Selected extract:
Comment 55 Heiko Nardmann 2005-05-18 12:50:40 UTC
Hmm ... I switched from SuSE 9.2 to 9.3 this weekend. This has added smooth scrolling.
And ... I don't like it.
So where do I deactivate it? You don't tell me that I have to recompile, or?

Thanks in advance
Comment 56 migo 2005-07-10 23:23:10 UTC
i wish a x-y scroll, like mid button in ie or firefox, but 
for all the virtual desktop, instead of the scroll of display borders.
Comment 57 Artem S. Tashkinov 2005-10-19 09:09:40 UTC
KDE 3.5 is quickly appraching. Are there any news?
Comment 58 Thiago Macieira 2005-10-20 08:31:51 UTC
Yes: smooth scrolling will not be present in KDE 3.5.x.
Comment 59 Andrew Moon 2005-11-11 08:51:46 UTC
This sounds like a good idea for a feature, although if it is implemented it should be selectable in the KDE Control Centre or Konqueror's options as some users may personally dislike it and it would be a performance killer on slower machines.
Comment 60 Artem S. Tashkinov 2005-12-12 06:30:32 UTC
> would be a performance killer on slower machines

Do you mean 486DX PCs? E.g., Mozilla Firefox with smooth scrolling turned on works nice even on Pentium 166.
Comment 61 bugs-kde 2005-12-15 17:44:03 UTC
Smooth scrolling should definately be an option which can be disabled.

I, for example, hate it. In MSIE, I always turn it off - that's the first thing that I do before I can work with it.

Regardless of performance issues, I find it highly distracting.

But performance issues are also there, and I don't believe they can be eliminated.

I'm currently using Mandriva Cooker and with the latest kdelibs (kdelibs-common-3.5.0-6mdk), I've got the dreaded smooth scroll. I can testify, that the smooth scrolling:
1) indeed _slows down_ scrolling, not only makes it smooth, which leads to a waste of productivity for me
2) puts more stress on my hardware. I don't accept about Firefox smooth scrolling working even on Pentium 166 - I work on a 1 GHz Celeron with 1 GB RAM, and when I have some active tasks in the background, smooth scrolling becomes REALLY slow, and it also steals precious CPU cycles from my background jobs.

Actions to take:
[1] Answer these questions about the smooth scrolling comments, one per line:
(a) Which SuSE version did Heiko Nardmann switch to?
(b) According to Thiago Macieira, will smooth scrolling be present in KDE 3.5.x?
(c) What processor and amount of RAM does the bugs-kde commenter work on?
[2] Repeat everything in the smooth scrolling comments from "Comment 58 Thiago" down to "on Pentium 166.".

Recorded data:
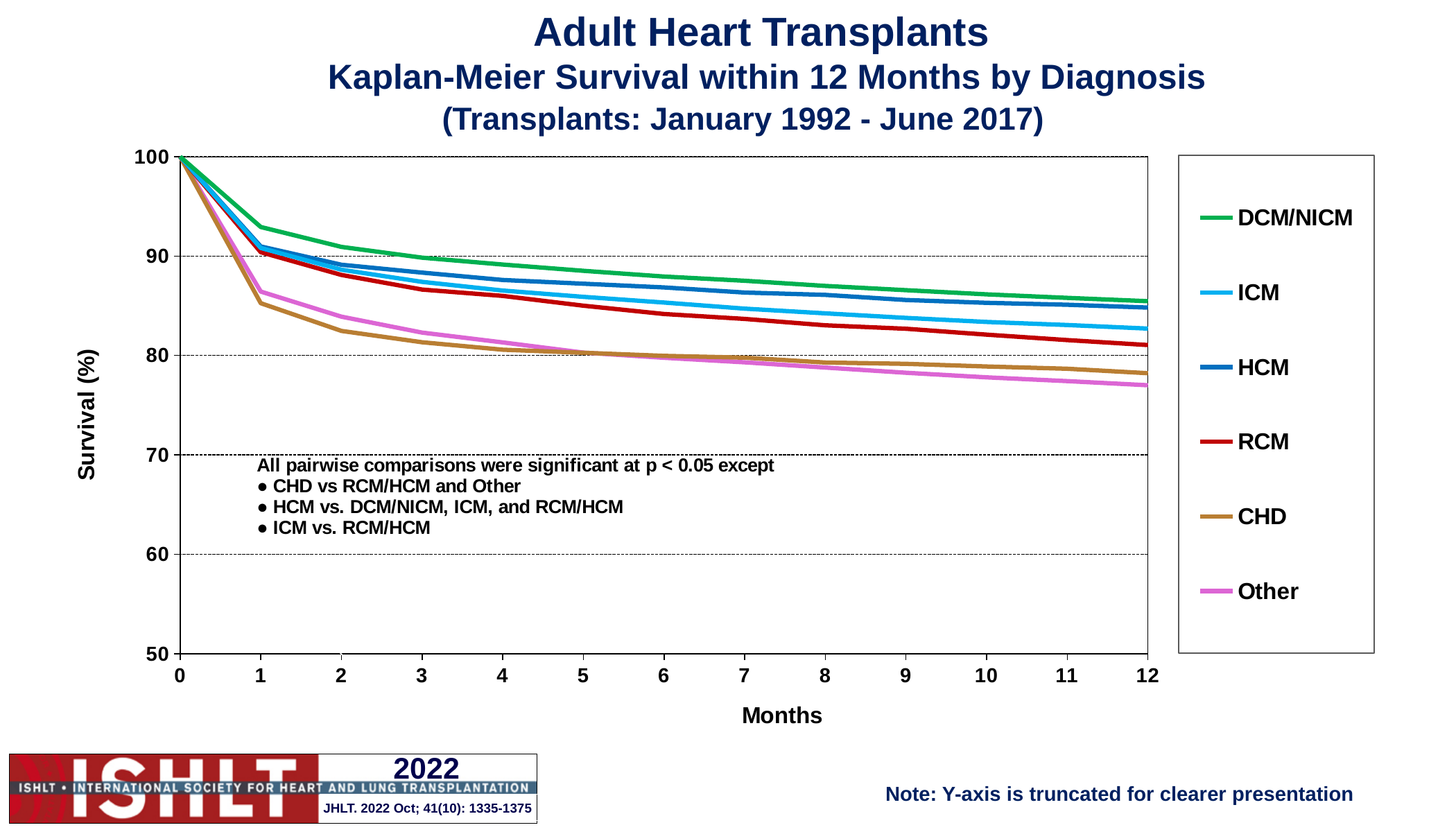
Is the survival value for DCM/NICM at 12 months greater or less than 80? greater Which diagnosis group has the highest survival at 12 months? DCM/NICM Is the survival value for Other at 12 months greater or less than 80? less Which diagnosis group has the lowest survival at 1 month? CHD At 6 months, which has higher survival: DCM/NICM or CHD? DCM/NICM How many series does the legend list? 6 Is the survival value for CHD at 1 month greater or less than 90? less What is the survival value for DCM/NICM at 0 months? 100 What is the label of the y-axis? Survival (%) What kind of chart is shown on the slide? Line chart Do the survival curves rise or fall as months increase? Fall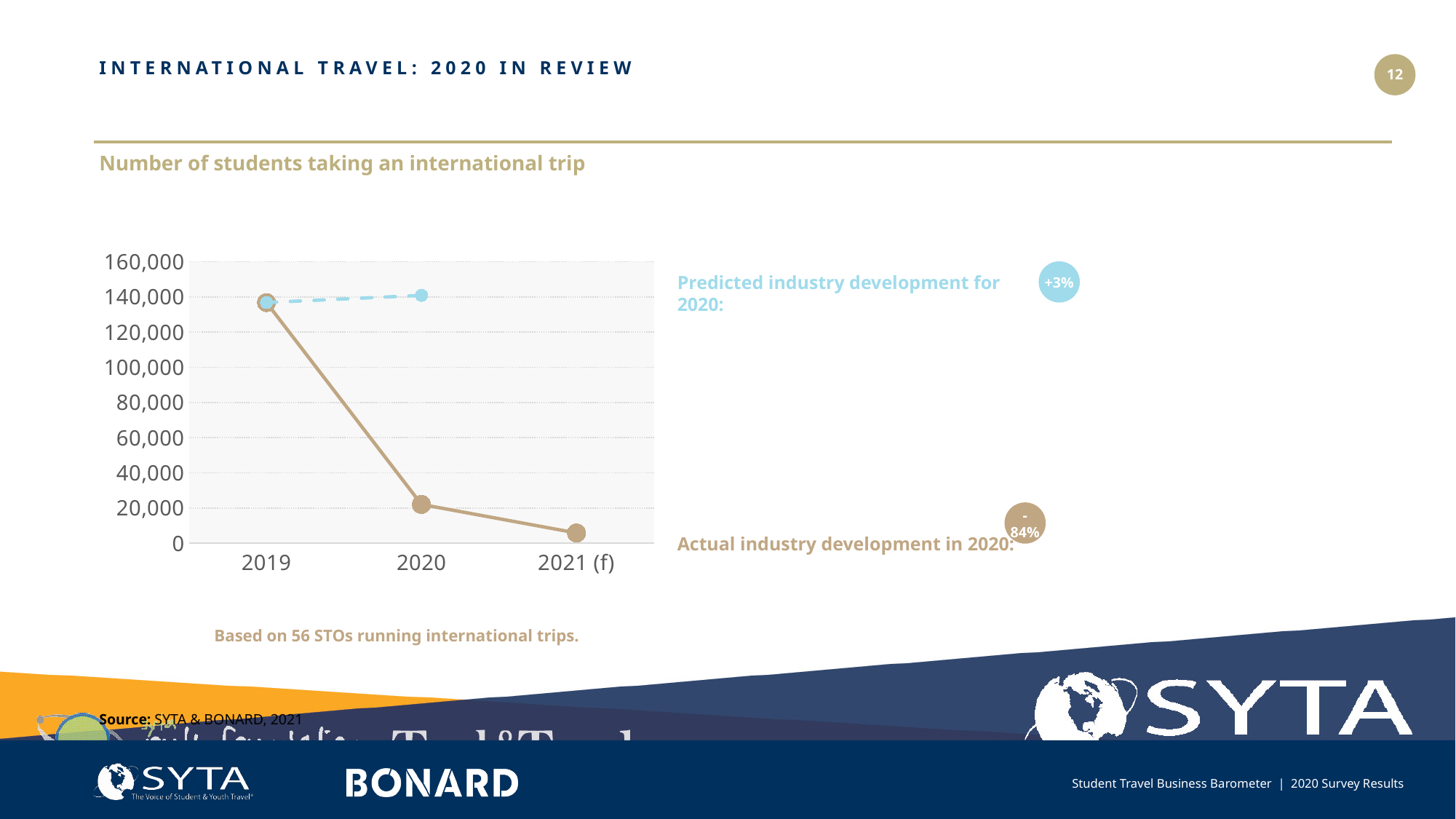
Is the 2020 value on the dashed predicted line greater or less than 120,000? greater What is the title of the chart? Number of students taking an international trip Do the values on the solid line rise or fall from 2019 to 2021 (f)? fall Which year has the highest number of students on the solid line? 2019 Which year has the lowest number of students on the solid line? 2021 (f) Is the value for 2021 (f) greater or less than 20,000? less How many years are shown on the x axis of the chart? 3 Is the value for 2020 on the solid line greater or less than 40,000? less What type of chart is shown on the slide? line chart For 2020, which is larger: the dashed predicted value or the solid actual value? the dashed predicted value Which is larger, the 2019 value or the 2020 value on the solid line? 2019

Results for each task:
[1]
(a) SuSE 9.3
(b) No, it will not be present in KDE 3.5.x.
(c) A 1 GHz Celeron with 1 GB RAM

[2]
Comment 58 Thiago Macieira 2005-10-20 08:31:51 UTC
Yes: smooth scrolling will not be present in KDE 3.5.x.
Comment 59 Andrew Moon 2005-11-11 08:51:46 UTC
This sounds like a good idea for a feature, although if it is implemented it should be selectable in the KDE Control Centre or Konqueror's options as some users may personally dislike it and it would be a performance killer on slower machines.
Comment 60 Artem S. Tashkinov 2005-12-12 06:30:32 UTC
> would be a performance killer on slower machines

Do you mean 486DX PCs? E.g., Mozilla Firefox with smooth scrolling turned on works nice even on Pentium 166.